Back in August, the city of Los Angeles which has the second-largest homeless population in the nation, attempted to alleviate the issue by passing an ordinance, first proposed by Councilman Bob Blumenfield in January of this year, greenlighting police removal of any person who lives, camps, or resides in any restricted zone; and can be punishable with a misdemeanor.
Again in September, the Los Angeles City Council voted unanimously in approval of a new ordinance that will send authorities to remove any areas of homeless residence to remove the occupants; as the city reasoned they were prone to fire danger.
A month later in October, the police followed through by removing homeless residents that were in fire danger areas.
However, as Los Angeles tries to remove homeless residents who are fire-prone Orange county today got a wake-up call as a 2.75-acre wildfire broke out in the Cleveland National Forest near Silverado Canyon.
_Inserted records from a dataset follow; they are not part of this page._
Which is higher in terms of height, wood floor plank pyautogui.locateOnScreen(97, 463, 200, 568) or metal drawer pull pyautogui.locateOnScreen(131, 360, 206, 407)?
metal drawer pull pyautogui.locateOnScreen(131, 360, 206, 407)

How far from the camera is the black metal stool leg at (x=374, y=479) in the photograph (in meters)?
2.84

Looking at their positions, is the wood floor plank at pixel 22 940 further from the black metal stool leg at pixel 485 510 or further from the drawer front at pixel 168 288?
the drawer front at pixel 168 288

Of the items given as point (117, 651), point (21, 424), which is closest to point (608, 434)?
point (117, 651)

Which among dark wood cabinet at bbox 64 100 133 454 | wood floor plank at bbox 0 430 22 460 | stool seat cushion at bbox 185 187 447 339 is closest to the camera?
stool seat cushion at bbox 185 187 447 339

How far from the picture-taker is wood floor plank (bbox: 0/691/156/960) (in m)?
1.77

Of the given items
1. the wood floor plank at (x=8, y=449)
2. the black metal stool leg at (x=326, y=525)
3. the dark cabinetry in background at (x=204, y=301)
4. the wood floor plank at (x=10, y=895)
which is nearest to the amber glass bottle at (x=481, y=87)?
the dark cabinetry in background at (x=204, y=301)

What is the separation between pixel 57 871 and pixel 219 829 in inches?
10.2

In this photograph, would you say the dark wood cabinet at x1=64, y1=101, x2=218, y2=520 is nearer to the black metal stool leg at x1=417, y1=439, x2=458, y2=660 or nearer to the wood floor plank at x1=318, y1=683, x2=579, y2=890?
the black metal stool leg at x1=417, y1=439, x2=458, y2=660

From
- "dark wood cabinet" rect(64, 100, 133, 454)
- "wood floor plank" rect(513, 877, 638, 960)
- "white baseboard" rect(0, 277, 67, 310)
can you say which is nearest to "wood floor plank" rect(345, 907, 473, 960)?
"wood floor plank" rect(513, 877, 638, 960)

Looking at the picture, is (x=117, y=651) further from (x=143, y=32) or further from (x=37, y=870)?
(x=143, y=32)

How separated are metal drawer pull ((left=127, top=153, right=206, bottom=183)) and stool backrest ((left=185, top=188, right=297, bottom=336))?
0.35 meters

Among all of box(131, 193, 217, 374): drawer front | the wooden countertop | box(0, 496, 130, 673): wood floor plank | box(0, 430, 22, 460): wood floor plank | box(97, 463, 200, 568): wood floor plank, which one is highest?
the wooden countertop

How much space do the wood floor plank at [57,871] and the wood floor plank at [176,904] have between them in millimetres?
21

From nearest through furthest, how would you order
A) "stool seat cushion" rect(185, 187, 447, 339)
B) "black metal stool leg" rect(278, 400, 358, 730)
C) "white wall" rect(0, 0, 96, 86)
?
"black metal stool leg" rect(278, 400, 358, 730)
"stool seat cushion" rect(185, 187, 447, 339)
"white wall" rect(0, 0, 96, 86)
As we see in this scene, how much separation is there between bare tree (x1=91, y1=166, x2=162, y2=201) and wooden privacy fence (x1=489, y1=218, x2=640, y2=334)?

In April of 2019, a lawsuit had been filed with the allegations that many south Orange County cities had at best not done anything to address the fire danger of their homeless communities, or at worst flat out attempted to stop any attempt to resolve the homeless fire danger issue.
At present, it is not known if any homeless residents were affected by the wildfire as authorities attempt to deal with the aftermath of the blaze.
Continued refusal by civic leaders to address this issue will continue to exacerbate the problem as Orange County and other Southern California cities find themselves unable to help some of their most vulnerable citizens.